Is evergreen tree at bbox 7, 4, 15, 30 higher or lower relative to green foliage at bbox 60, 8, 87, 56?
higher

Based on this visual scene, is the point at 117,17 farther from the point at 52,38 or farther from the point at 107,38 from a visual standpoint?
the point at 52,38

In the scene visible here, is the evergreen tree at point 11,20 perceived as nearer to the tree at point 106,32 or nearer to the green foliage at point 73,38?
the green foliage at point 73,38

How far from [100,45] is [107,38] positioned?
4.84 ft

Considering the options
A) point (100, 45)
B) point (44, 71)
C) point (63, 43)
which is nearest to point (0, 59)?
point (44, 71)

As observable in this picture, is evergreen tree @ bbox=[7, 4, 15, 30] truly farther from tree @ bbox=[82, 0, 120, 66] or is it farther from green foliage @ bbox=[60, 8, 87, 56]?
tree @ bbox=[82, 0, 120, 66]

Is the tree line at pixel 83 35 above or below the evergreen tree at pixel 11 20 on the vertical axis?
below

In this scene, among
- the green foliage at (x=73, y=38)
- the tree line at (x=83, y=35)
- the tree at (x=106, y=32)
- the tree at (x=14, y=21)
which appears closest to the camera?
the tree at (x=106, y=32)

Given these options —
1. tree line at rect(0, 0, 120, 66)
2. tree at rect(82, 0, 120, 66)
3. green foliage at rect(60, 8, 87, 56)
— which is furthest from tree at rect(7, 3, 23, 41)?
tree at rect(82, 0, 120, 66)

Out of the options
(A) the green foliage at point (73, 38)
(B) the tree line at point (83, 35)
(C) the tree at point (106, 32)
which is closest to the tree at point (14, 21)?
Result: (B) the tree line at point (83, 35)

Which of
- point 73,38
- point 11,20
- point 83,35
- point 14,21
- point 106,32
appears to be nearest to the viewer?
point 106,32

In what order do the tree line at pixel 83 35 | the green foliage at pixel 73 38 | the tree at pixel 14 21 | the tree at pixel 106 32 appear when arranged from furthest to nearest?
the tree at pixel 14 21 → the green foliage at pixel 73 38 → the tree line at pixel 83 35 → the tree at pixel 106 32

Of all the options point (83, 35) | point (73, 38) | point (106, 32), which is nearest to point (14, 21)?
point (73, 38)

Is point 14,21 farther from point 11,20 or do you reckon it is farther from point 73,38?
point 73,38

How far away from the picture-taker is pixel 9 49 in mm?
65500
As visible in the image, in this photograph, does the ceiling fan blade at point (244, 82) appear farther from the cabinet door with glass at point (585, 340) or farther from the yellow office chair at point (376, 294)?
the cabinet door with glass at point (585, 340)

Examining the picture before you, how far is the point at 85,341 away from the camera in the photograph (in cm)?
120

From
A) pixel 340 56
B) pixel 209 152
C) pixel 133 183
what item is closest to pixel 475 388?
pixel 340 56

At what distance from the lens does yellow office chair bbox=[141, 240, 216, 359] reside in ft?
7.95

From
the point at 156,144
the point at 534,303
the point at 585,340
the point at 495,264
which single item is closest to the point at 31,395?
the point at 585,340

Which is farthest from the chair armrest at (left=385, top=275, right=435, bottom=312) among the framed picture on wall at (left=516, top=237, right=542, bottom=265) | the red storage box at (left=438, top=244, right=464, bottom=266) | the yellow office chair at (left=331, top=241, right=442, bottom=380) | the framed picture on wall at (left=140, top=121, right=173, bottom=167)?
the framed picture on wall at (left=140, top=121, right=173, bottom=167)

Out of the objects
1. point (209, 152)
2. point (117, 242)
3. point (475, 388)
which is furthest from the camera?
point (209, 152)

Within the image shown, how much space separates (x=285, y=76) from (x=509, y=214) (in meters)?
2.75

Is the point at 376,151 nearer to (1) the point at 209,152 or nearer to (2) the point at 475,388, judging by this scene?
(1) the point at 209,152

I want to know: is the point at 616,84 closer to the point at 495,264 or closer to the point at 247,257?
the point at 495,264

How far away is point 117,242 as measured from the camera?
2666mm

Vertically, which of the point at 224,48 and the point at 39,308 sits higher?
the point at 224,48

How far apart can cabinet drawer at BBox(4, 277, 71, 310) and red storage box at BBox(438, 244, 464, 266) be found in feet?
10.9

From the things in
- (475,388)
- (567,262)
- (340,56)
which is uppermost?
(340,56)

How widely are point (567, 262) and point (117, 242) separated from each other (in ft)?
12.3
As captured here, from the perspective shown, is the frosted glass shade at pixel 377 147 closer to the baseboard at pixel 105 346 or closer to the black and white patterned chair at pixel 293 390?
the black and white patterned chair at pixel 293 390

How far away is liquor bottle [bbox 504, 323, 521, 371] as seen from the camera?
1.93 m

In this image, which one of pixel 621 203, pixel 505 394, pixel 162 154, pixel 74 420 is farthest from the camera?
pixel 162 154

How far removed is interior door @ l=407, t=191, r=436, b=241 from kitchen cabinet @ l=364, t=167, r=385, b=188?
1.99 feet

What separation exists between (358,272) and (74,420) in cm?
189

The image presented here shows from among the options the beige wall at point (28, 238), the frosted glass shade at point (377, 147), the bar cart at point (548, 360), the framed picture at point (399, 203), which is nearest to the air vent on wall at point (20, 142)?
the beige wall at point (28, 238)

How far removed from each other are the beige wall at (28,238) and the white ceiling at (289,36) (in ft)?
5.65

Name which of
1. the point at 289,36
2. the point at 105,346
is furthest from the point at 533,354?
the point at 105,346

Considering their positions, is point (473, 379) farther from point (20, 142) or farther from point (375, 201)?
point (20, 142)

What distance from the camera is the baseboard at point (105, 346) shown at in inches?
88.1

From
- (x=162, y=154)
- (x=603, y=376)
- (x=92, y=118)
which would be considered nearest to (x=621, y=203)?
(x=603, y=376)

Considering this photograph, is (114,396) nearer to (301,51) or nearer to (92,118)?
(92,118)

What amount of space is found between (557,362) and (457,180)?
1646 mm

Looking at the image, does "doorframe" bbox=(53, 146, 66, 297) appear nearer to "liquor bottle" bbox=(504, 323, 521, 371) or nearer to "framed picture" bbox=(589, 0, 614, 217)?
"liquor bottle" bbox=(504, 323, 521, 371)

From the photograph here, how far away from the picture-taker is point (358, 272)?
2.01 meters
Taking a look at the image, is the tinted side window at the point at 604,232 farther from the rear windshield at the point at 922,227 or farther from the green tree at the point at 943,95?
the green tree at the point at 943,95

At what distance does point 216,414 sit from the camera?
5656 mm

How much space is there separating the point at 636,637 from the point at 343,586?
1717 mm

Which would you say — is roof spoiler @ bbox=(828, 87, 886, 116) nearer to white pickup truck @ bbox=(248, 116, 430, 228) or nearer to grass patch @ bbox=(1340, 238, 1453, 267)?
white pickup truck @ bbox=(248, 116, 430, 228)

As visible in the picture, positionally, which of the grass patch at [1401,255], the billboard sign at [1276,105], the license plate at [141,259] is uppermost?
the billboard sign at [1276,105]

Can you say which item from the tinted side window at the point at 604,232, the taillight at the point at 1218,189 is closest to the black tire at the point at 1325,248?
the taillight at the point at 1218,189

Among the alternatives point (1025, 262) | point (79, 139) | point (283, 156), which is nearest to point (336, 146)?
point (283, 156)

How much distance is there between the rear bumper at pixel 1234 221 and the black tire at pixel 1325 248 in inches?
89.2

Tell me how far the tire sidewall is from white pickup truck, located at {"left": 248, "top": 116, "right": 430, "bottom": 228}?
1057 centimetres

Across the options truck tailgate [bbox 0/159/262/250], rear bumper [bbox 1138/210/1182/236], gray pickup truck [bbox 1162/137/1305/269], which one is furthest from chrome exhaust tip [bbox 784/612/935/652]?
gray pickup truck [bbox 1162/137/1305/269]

☆ ☆ ☆ ☆ ☆

Short problem ▸ Nothing should be changed: write out all of the data as is.

Solution ▸
Is evergreen tree at bbox 7, 4, 15, 30 higher or lower relative to green foliage at bbox 60, 8, 87, 56?
higher

Based on this visual scene, is the point at 117,17 farther from the point at 52,38 or farther from the point at 107,38 from a visual standpoint?
the point at 52,38

In the scene visible here, is the evergreen tree at point 11,20 perceived as nearer to the tree at point 106,32 or nearer to the green foliage at point 73,38?
the green foliage at point 73,38

How far from [100,45] is [107,38] positioned?
4.84 ft

Considering the options
A) point (100, 45)
B) point (44, 71)
C) point (63, 43)
which is nearest to point (0, 59)?
point (44, 71)

As observable in this picture, is evergreen tree @ bbox=[7, 4, 15, 30] truly farther from tree @ bbox=[82, 0, 120, 66] or is it farther from green foliage @ bbox=[60, 8, 87, 56]?
tree @ bbox=[82, 0, 120, 66]

Is the tree line at pixel 83 35 above or below the evergreen tree at pixel 11 20 on the vertical axis?
below

In this scene, among
- the green foliage at (x=73, y=38)
- the tree line at (x=83, y=35)
- the tree at (x=106, y=32)
- the tree at (x=14, y=21)
which appears closest to the camera?
the tree at (x=106, y=32)

Given these options —
1. tree line at rect(0, 0, 120, 66)
2. tree at rect(82, 0, 120, 66)
3. green foliage at rect(60, 8, 87, 56)
— which is furthest from tree at rect(7, 3, 23, 41)?
tree at rect(82, 0, 120, 66)

Out of the options
(A) the green foliage at point (73, 38)
(B) the tree line at point (83, 35)
(C) the tree at point (106, 32)
which is closest to the tree at point (14, 21)?
Result: (B) the tree line at point (83, 35)

Which of
- point 73,38
- point 11,20
- point 83,35
- point 14,21
- point 106,32
appears to be nearest to the viewer?
point 106,32

In what order do the tree line at pixel 83 35 | the green foliage at pixel 73 38 | the tree at pixel 14 21 | the tree at pixel 106 32 appear when arranged from furthest to nearest?
the tree at pixel 14 21 → the green foliage at pixel 73 38 → the tree line at pixel 83 35 → the tree at pixel 106 32

Of all the options point (83, 35) | point (73, 38) | point (106, 32), which is nearest to point (14, 21)?
point (73, 38)

Is point 14,21 farther from point 11,20 or do you reckon it is farther from point 73,38?
point 73,38

How far away from the picture-taker is pixel 9 49 in mm?
65500
As visible in the image, in this photograph, does the ceiling fan blade at point (244, 82) appear farther from the cabinet door with glass at point (585, 340) or farther from the yellow office chair at point (376, 294)?
the cabinet door with glass at point (585, 340)

Examining the picture before you, how far is the point at 85,341 away from the camera in the photograph (in cm)?
120

From
A) pixel 340 56
B) pixel 209 152
C) pixel 133 183
what item is closest to pixel 475 388?
pixel 340 56

At what distance from the lens does yellow office chair bbox=[141, 240, 216, 359] reside in ft?
7.95

From
the point at 156,144
the point at 534,303
the point at 585,340
the point at 495,264
which single item is closest to the point at 31,395?
the point at 585,340

Which is farthest from the chair armrest at (left=385, top=275, right=435, bottom=312) among the framed picture on wall at (left=516, top=237, right=542, bottom=265) | the red storage box at (left=438, top=244, right=464, bottom=266) | the yellow office chair at (left=331, top=241, right=442, bottom=380) | the framed picture on wall at (left=140, top=121, right=173, bottom=167)?
the framed picture on wall at (left=140, top=121, right=173, bottom=167)

Out of the objects
1. point (209, 152)
2. point (117, 242)
3. point (475, 388)
which is furthest from the camera?
point (209, 152)

Within the image shown, how much space separates (x=285, y=76) from (x=509, y=214) (in meters)?
2.75

Is the point at 376,151 nearer to (1) the point at 209,152 or nearer to (2) the point at 475,388, judging by this scene?
(1) the point at 209,152

I want to know: is the point at 616,84 closer to the point at 495,264 or closer to the point at 247,257?
the point at 495,264

How far away is point 117,242 as measured from the camera?
2666mm

Vertically, which of the point at 224,48 and the point at 39,308 sits higher?
the point at 224,48

How far apart can cabinet drawer at BBox(4, 277, 71, 310) and red storage box at BBox(438, 244, 464, 266) be found in feet?
10.9

From the things in
- (475,388)
- (567,262)
- (340,56)
which is uppermost?
(340,56)

How widely are point (567, 262) and point (117, 242) separated from each other (in ft)?
12.3
As captured here, from the perspective shown, is the frosted glass shade at pixel 377 147 closer to the baseboard at pixel 105 346 or closer to the black and white patterned chair at pixel 293 390?
the black and white patterned chair at pixel 293 390

How far away is liquor bottle [bbox 504, 323, 521, 371] as seen from the camera?
1.93 m

In this image, which one of pixel 621 203, pixel 505 394, pixel 162 154, pixel 74 420 is farthest from the camera?
pixel 162 154

How far removed is interior door @ l=407, t=191, r=436, b=241 from kitchen cabinet @ l=364, t=167, r=385, b=188?
1.99 feet

What separation exists between (358,272) and (74,420) in cm?
189

The image presented here shows from among the options the beige wall at point (28, 238), the frosted glass shade at point (377, 147), the bar cart at point (548, 360), the framed picture at point (399, 203), which is nearest to the air vent on wall at point (20, 142)?
the beige wall at point (28, 238)

How far removed from each other are the beige wall at (28,238) and the white ceiling at (289,36) (in ft)?
5.65

Name which of
1. the point at 289,36
2. the point at 105,346
is furthest from the point at 533,354?
the point at 105,346

Considering their positions, is point (473, 379) farther from point (20, 142) or farther from point (375, 201)?
point (20, 142)

What distance from the camera is the baseboard at point (105, 346) shown at in inches?
88.1

From
- (x=162, y=154)
- (x=603, y=376)
- (x=92, y=118)
which would be considered nearest to (x=621, y=203)?
(x=603, y=376)

Considering this photograph, is (114,396) nearer to (301,51) or nearer to (92,118)?
(92,118)

What amount of space is found between (557,362) and (457,180)?
1646 mm

Looking at the image, does "doorframe" bbox=(53, 146, 66, 297) appear nearer to "liquor bottle" bbox=(504, 323, 521, 371) or nearer to "framed picture" bbox=(589, 0, 614, 217)?
"liquor bottle" bbox=(504, 323, 521, 371)

From the photograph here, how far away from the picture-taker is point (358, 272)?
2.01 meters
Taking a look at the image, is the tinted side window at the point at 604,232 farther from the rear windshield at the point at 922,227 or farther from the green tree at the point at 943,95?
the green tree at the point at 943,95

At what distance does point 216,414 sit from the camera?
5656 mm

How much space is there separating the point at 636,637 from the point at 343,586?
1717 mm

Which would you say — is roof spoiler @ bbox=(828, 87, 886, 116) nearer to white pickup truck @ bbox=(248, 116, 430, 228) or nearer to grass patch @ bbox=(1340, 238, 1453, 267)?
white pickup truck @ bbox=(248, 116, 430, 228)

As visible in the picture, positionally, which of the grass patch at [1401,255], the billboard sign at [1276,105], the license plate at [141,259] is uppermost?
the billboard sign at [1276,105]

Can you say which item from the tinted side window at the point at 604,232, the taillight at the point at 1218,189 is closest to the black tire at the point at 1325,248?
the taillight at the point at 1218,189

Among the alternatives point (1025, 262) | point (79, 139) | point (283, 156), which is nearest to point (336, 146)?
point (283, 156)

How much distance is there between the rear bumper at pixel 1234 221 and the black tire at pixel 1325 248 in inches?
89.2

Tell me how far the tire sidewall is from white pickup truck, located at {"left": 248, "top": 116, "right": 430, "bottom": 228}?
1057 centimetres

Across the options truck tailgate [bbox 0/159/262/250], rear bumper [bbox 1138/210/1182/236], gray pickup truck [bbox 1162/137/1305/269], which one is furthest from chrome exhaust tip [bbox 784/612/935/652]?
gray pickup truck [bbox 1162/137/1305/269]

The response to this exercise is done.